Und wenn diese Momente selten ausfallen, dann würde ich nach meinem Verständnis von Railroading sprechen.
Titel: Re: Diskussion zu: Eine Theorie der Eingriffe in Spielerentscheidungen
Beitrag von: Humpty Dumpty am 25.04.2010 | 22:43
Bitte KEINE Railroadingdiskussionen. Danke!!!

Mehr dann morgen.
Titel: Re: Diskussion zu: Eine Theorie der Eingriffe in Spielerentscheidungen
Beitrag von: Fredi der Elch am 26.04.2010 | 06:51
Bitte KEINE Railroadingdiskussionen. Danke!!!
Jetzt bin ich aber doch etwas verwirrt... Ich dachte, um dieses Thema ginge es (wenigstens im weitesten Sinne bzw. als "Backdrop") hier. Siehe der erste Absatz des Posts, über den wir hier diskutieren: "In diversen Threads zum Thema Railroading wird von vielen Beteiligten kritisiert, dass die Forge kein konsistentes System zur Beschreibung von Eingriffen in Spielerentscheidungen zur Verfügung stellt, sondern stattdessen gleich einem Flickenteppich einige wenige Situationen herauspickt und mit unplausiblen Begriffen überzieht. Das finde ich bedauerlich und will aber nicht nur meckern, sondern lieber konstruktiv etwas beizutragen versuchen."

Und:
Naja, das Thema Railroading wird sicherlich eine Rolle spielen. Allerdings versuche ich ja gerade, die Begrifflichkeiten der Forge durch einen systematischeren Ansatz zu ersetzen.
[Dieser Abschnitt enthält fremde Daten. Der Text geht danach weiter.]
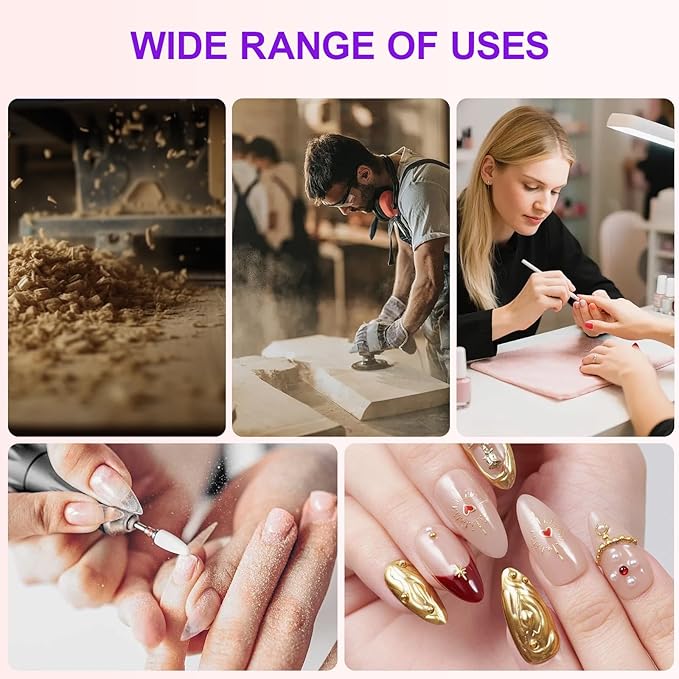 Nail Dust Collector for Nail Tech with Wrist Rest Design,3700RPM Powerful Nail Vacuum Fan,10 Speed Adjustable Dust Collector with Reusable Filter,Ideal for Gel Polish,Pedicures,Salon & Home Use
Naja, ich warte einfach mal ab, ob das Thema "Railroading" jetzt eine Rolle spielen soll oder worum es hier wirklich geht... ;)
Titel: Re: Diskussion zu: Eine Theorie der Eingriffe in Spielerentscheidungen
Beitrag von: Humpty Dumpty am 26.04.2010 | 07:20
Und:
Naja, ich warte einfach mal ab, ob das Thema "Railroading" jetzt eine Rolle spielen soll oder worum es hier wirklich geht... ;)
Ich versuche schlicht, die Postings möglichst nah am Thema zu halten. Du hast vielleicht die ganzen mehr oder minder zügellosen Railroadingdiskussionen der vergangenen Monate verpasst und bist deshalb verwirrt. Da kommen schnell 30 Seiten zusammen und wir sind noch weniger Schritte weiter als momentan. Ich habe ohnehin den Eindruck, dass Dein Vorschlag und der bisherige Weg so unterschiedlich wie Du glaubst gar nicht sind. Siehe Beral. Mehr später.